Abstract: Constitutional objections to many of the provisions of the civil service laws have been raised in several of the jurisdictions in which such legislation has been enacted. In addition to the national government there are today ten states which have provided for the application of the merit system to the appointment of all or a portion of the administrative officers and employees. These ten states with the dates of the adoption of the law are as follows: New York, 1883; Massachusetts, 1884; Wisconsin, 1905; New Jersey, 1908; Illinois, 1911; Colorado, 1912; Ohio, California and Connecticut, 1913; and Kansas, 1915. In Illinois and Colorado the employees in the state institutions had been under the merit system for several years prior to the adoption of the general civil service laws.In four of these jurisdictions—California, Colorado, Connecticut and Kansas—there have been no cases involving the constitutionality of civil service legislation.

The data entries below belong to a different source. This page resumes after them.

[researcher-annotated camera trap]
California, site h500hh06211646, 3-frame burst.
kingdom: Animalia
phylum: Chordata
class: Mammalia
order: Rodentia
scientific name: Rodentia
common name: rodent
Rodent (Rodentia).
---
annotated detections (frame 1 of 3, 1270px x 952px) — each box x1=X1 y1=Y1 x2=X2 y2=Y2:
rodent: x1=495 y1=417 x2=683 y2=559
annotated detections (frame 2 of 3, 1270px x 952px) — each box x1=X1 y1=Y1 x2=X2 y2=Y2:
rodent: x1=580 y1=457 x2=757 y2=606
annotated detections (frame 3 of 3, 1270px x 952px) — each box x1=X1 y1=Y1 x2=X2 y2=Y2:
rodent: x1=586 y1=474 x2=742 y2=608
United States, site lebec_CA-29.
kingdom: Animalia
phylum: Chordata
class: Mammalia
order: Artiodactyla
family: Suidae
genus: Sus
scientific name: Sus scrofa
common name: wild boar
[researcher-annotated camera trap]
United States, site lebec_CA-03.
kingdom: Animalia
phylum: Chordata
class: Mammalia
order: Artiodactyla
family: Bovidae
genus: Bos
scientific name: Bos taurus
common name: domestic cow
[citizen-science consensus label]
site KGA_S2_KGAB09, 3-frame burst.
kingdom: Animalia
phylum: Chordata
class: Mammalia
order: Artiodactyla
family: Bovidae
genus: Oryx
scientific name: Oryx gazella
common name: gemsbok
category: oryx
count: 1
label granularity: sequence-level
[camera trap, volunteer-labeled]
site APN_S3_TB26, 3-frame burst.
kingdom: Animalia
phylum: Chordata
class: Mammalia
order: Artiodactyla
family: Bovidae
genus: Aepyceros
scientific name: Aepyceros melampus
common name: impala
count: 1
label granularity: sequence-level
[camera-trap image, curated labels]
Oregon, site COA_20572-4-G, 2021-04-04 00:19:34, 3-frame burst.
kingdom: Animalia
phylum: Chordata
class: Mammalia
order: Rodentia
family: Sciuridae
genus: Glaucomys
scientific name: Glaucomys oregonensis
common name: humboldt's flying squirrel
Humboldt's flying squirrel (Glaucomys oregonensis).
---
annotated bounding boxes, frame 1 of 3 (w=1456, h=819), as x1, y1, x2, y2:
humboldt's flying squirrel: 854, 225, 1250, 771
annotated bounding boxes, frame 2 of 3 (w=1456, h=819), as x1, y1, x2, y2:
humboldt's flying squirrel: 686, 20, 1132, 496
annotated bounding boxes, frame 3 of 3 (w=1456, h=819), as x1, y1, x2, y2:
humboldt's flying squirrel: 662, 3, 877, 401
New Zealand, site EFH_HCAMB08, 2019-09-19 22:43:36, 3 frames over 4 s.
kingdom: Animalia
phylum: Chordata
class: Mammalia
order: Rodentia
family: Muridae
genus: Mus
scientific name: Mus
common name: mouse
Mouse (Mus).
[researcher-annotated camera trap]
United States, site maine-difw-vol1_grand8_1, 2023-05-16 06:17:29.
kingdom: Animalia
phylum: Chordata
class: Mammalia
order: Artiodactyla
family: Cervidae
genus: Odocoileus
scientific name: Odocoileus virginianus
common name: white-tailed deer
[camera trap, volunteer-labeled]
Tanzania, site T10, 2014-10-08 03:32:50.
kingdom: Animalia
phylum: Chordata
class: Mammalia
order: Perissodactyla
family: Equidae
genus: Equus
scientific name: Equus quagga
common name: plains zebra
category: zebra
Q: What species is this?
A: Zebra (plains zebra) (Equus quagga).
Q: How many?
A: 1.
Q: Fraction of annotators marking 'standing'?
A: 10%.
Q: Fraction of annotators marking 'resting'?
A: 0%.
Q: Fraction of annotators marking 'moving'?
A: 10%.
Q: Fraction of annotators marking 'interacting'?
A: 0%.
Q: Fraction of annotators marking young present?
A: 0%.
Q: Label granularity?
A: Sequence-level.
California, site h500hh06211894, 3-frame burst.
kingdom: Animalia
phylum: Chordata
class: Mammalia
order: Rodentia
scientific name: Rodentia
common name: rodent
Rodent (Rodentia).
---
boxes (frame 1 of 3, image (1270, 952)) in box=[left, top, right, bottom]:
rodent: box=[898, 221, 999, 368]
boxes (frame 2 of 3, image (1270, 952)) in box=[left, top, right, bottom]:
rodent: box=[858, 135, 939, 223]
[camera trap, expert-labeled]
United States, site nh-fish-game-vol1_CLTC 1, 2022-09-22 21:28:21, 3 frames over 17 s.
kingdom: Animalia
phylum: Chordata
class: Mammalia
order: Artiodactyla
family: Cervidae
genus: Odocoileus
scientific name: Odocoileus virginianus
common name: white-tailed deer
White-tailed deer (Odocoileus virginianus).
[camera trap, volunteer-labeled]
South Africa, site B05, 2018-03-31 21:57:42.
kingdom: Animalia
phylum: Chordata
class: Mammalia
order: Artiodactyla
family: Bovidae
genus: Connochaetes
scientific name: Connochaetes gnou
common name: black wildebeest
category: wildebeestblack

In Colorado there have been at least two bitter controversies in the courts as to the interpretation of the law but in neither case did the parties who fought the law contend that it was unconstitutional. The question of the legality of the adoption of the Colorado law has also been before the courts; but the constitutionality of the provisions of the law has not been attacked. In New Jersey the only case of importance touching the matter of constitutionality is that of the Attorney-General v. McGuinness, but here the decision dealt entirely with the constitutionality of one of the methods prescribed for extending the operation of the law to municipalities.